Roger Chudeau (born 28 September 1949) is a French teacher and politician currently affiliated to the National Rally (RN).

A former director at the Ministry of Education and an education advisor to François Fillon's cabinet, he became a Member of the National Assembly for Loir-et-Cher's 2nd constituency in 2022 for the RN.

Biography

Career
Chudeau was born in 1949. He holds a degree in German and worked as a high school teacher before becoming a school inspector with the  Inspector General of National Education (IEN). In 2008, he was appointed Director of Supervision of the Ministry of National Education and the Ministry of Higher Education and Research.

Politics
Chudeau became a member of the Rally for the Republic in 1988 and its successor parties including The Republicans. He was close to François Fillon during his time as Prime Minister and in the Cabinet of François Fillon he became Fillon's advisor on education. Following the defeat of Fillon during the 2017 French presidential election, he briefly retired from politics before joining the National Rally in 2021.

Items from a dataset
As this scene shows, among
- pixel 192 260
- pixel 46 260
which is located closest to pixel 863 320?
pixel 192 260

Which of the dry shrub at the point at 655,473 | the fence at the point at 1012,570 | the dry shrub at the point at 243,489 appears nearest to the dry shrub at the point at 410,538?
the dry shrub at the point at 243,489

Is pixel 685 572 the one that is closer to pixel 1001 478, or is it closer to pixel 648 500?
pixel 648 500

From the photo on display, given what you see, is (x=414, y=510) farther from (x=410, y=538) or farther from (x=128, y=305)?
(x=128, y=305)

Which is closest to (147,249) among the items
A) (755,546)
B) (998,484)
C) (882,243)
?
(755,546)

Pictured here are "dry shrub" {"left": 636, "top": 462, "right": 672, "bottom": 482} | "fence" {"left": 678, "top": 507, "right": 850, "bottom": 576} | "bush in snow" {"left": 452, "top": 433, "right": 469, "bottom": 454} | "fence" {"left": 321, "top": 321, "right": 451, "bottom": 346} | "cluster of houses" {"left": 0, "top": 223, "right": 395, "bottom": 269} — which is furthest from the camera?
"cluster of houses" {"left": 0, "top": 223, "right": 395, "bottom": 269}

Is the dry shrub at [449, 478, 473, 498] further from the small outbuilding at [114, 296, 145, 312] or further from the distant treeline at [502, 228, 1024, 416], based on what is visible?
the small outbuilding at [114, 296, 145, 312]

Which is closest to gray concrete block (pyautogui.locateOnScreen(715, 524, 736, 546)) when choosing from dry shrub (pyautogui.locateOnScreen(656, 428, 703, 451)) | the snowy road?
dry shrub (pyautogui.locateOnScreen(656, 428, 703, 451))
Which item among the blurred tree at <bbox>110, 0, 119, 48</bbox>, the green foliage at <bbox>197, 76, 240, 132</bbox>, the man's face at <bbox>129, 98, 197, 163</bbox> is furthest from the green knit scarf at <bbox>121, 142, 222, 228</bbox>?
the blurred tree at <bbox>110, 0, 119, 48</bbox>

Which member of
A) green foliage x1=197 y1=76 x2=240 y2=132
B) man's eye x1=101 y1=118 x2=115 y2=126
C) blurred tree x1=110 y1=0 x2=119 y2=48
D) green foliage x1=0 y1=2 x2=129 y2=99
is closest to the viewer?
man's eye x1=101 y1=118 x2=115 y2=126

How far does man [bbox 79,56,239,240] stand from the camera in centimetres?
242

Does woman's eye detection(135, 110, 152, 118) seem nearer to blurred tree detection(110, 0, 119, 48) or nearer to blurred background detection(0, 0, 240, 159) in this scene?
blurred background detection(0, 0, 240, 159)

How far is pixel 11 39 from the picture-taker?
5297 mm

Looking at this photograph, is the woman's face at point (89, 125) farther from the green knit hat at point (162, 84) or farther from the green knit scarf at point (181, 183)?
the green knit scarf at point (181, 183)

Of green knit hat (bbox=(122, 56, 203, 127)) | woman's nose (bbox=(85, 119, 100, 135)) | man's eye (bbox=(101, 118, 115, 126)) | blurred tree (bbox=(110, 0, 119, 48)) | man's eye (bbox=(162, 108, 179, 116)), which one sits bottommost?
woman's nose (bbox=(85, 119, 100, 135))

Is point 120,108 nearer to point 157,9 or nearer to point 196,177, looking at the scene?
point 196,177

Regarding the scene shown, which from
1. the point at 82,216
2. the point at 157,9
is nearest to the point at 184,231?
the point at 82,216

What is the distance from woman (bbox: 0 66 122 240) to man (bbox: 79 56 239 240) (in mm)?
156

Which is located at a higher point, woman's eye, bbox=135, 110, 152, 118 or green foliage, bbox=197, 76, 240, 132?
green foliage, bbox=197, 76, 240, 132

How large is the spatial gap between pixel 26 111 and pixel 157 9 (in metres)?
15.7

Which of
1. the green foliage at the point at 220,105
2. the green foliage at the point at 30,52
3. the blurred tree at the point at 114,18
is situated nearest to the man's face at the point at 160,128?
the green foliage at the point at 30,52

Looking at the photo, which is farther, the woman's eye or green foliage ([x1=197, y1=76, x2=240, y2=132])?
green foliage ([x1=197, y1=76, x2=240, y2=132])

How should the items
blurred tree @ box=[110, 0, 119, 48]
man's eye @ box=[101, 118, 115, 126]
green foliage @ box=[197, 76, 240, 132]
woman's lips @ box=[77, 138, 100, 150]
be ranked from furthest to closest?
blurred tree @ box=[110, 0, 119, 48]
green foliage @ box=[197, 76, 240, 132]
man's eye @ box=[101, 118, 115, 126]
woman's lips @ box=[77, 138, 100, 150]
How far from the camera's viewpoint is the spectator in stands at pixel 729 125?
* * *
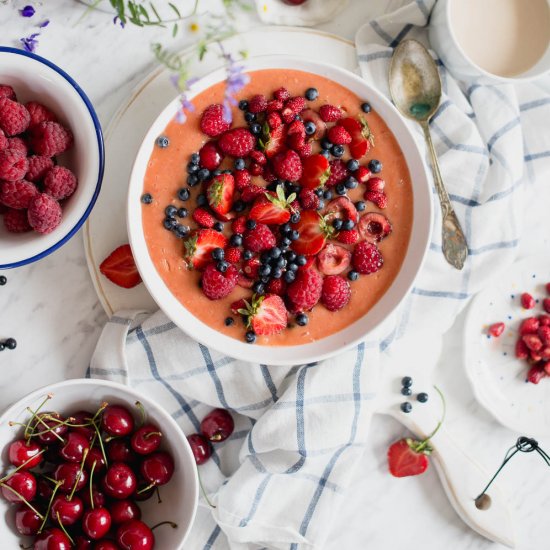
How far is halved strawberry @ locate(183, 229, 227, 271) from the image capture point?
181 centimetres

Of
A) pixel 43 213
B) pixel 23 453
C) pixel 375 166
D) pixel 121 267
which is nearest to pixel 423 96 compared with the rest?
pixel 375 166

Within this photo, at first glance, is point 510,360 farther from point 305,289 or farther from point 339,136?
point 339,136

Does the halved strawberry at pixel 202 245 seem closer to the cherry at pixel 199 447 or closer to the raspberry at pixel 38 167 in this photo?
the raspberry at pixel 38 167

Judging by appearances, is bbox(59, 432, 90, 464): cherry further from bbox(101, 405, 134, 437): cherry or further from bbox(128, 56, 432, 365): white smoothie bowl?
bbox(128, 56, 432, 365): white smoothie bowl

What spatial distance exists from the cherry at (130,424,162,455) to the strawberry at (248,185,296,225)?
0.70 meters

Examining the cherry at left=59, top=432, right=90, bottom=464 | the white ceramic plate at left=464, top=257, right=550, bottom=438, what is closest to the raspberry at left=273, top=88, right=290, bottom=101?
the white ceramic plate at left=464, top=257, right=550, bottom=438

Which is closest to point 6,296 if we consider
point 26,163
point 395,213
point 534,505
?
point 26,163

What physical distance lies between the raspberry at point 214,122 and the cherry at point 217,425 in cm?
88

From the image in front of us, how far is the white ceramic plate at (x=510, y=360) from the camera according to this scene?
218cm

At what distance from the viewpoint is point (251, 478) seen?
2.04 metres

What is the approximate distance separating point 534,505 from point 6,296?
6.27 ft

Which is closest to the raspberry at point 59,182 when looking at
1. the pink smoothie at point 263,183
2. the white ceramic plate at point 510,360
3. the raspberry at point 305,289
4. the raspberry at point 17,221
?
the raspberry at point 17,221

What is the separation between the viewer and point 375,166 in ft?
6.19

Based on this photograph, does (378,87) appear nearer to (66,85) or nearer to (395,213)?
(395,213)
==
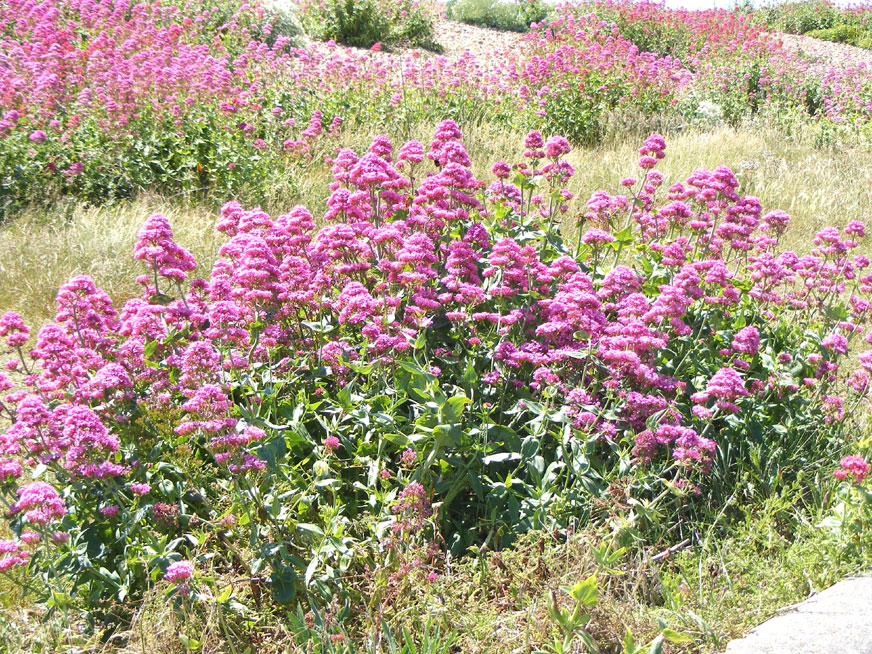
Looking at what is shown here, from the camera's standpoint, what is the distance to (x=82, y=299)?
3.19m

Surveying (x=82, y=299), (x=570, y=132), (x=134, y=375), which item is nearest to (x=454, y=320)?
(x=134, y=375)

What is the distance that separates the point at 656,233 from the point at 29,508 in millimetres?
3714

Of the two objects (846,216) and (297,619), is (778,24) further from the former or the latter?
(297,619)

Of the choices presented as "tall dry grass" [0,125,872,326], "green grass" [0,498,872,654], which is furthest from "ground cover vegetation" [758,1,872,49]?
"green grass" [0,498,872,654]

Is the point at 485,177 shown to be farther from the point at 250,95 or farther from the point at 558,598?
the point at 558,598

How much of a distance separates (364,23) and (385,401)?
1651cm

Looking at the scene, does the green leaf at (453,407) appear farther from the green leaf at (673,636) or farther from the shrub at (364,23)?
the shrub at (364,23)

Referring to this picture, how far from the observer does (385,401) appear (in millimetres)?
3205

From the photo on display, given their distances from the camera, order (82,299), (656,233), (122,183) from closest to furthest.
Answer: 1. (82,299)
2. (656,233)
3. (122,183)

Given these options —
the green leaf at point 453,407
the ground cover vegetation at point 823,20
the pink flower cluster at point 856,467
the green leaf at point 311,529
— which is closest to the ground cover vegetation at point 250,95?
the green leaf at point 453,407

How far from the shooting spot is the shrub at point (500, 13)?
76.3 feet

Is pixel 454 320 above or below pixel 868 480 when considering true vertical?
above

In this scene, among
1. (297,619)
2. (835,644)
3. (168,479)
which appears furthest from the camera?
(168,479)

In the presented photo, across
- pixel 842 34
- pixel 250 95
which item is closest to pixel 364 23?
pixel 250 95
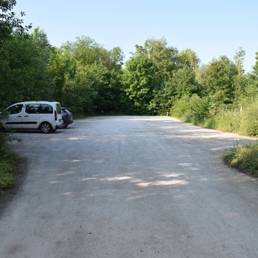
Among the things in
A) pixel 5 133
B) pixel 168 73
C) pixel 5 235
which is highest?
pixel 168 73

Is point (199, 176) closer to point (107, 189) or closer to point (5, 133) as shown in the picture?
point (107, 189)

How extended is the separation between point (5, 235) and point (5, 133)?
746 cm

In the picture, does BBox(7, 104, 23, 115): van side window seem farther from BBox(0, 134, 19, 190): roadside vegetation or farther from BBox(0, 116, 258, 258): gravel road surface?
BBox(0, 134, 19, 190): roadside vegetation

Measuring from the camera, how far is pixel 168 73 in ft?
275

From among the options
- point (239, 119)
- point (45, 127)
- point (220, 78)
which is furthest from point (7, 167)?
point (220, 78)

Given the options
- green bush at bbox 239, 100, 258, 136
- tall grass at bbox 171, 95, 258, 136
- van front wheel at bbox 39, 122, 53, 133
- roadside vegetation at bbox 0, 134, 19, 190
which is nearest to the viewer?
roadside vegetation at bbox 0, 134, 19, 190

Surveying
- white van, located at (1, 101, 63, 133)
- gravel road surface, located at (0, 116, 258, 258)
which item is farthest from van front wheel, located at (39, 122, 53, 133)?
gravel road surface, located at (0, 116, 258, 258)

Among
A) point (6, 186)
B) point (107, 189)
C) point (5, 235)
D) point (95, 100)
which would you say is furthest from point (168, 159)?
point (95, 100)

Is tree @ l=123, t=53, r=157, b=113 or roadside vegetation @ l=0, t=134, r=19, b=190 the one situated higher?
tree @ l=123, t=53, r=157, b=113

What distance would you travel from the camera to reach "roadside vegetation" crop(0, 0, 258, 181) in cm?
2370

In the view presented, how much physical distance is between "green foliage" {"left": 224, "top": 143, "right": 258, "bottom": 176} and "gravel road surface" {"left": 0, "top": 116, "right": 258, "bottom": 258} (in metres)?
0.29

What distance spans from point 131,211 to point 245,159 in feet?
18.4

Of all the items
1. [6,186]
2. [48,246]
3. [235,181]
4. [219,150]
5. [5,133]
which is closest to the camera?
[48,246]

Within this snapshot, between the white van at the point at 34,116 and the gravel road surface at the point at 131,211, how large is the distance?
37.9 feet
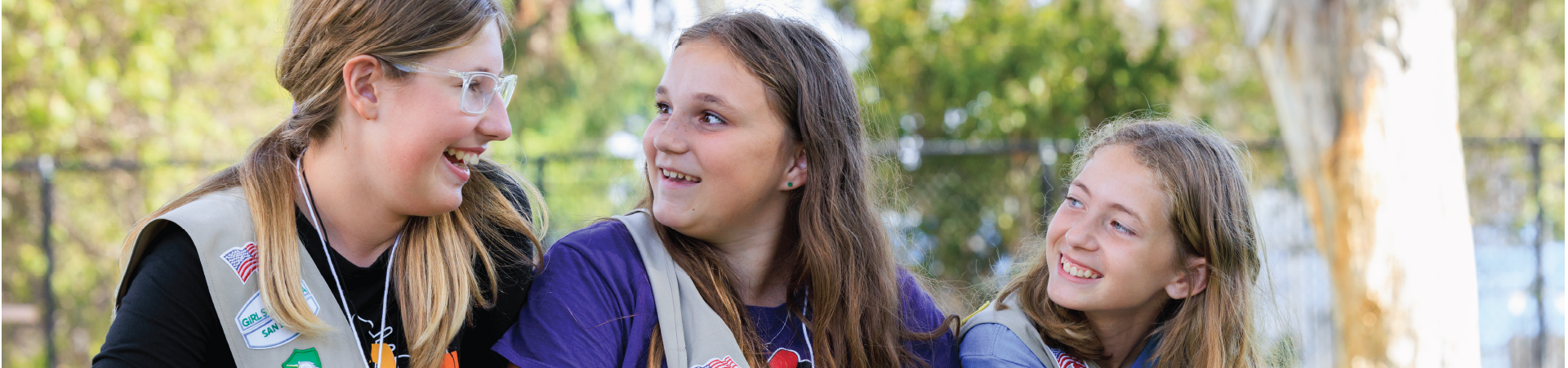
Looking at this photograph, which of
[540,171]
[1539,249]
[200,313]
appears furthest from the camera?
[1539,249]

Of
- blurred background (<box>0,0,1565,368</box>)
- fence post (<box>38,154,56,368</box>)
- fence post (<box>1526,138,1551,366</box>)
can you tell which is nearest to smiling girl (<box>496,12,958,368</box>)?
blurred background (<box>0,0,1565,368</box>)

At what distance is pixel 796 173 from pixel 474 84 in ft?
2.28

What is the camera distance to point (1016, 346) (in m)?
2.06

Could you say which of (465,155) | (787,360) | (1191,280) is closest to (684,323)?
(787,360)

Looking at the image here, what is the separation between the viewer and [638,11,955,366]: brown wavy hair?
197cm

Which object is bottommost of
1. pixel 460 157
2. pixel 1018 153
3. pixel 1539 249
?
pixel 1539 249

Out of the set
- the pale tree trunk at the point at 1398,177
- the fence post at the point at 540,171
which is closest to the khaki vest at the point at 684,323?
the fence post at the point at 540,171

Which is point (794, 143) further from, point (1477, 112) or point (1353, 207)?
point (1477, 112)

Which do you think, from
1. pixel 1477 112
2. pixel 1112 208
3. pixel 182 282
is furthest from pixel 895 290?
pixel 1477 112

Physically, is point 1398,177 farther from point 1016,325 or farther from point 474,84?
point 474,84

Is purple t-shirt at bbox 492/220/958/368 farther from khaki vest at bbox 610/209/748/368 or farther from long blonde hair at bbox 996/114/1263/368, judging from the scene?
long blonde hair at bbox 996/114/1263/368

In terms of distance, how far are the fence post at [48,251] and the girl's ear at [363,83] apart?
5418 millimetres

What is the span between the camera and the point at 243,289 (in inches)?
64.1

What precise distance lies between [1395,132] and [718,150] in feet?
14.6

SHORT TASK: In the Roger Chudeau biography above, turn the paragraph beginning "Chudeau became a member of the Rally for the Republic" into a short bulleted list that keeps its main facts.

COMPLETE OUTPUT:
- Joined the Rally for the Republic in 1988, then its successor parties, including The Republicans.
- Was close to François Fillon while Fillon was Prime Minister and served as his advisor on education in Fillon's cabinet.
- Briefly retired from politics after Fillon lost the 2017 French presidential election.
- Joined the National Rally in 2021.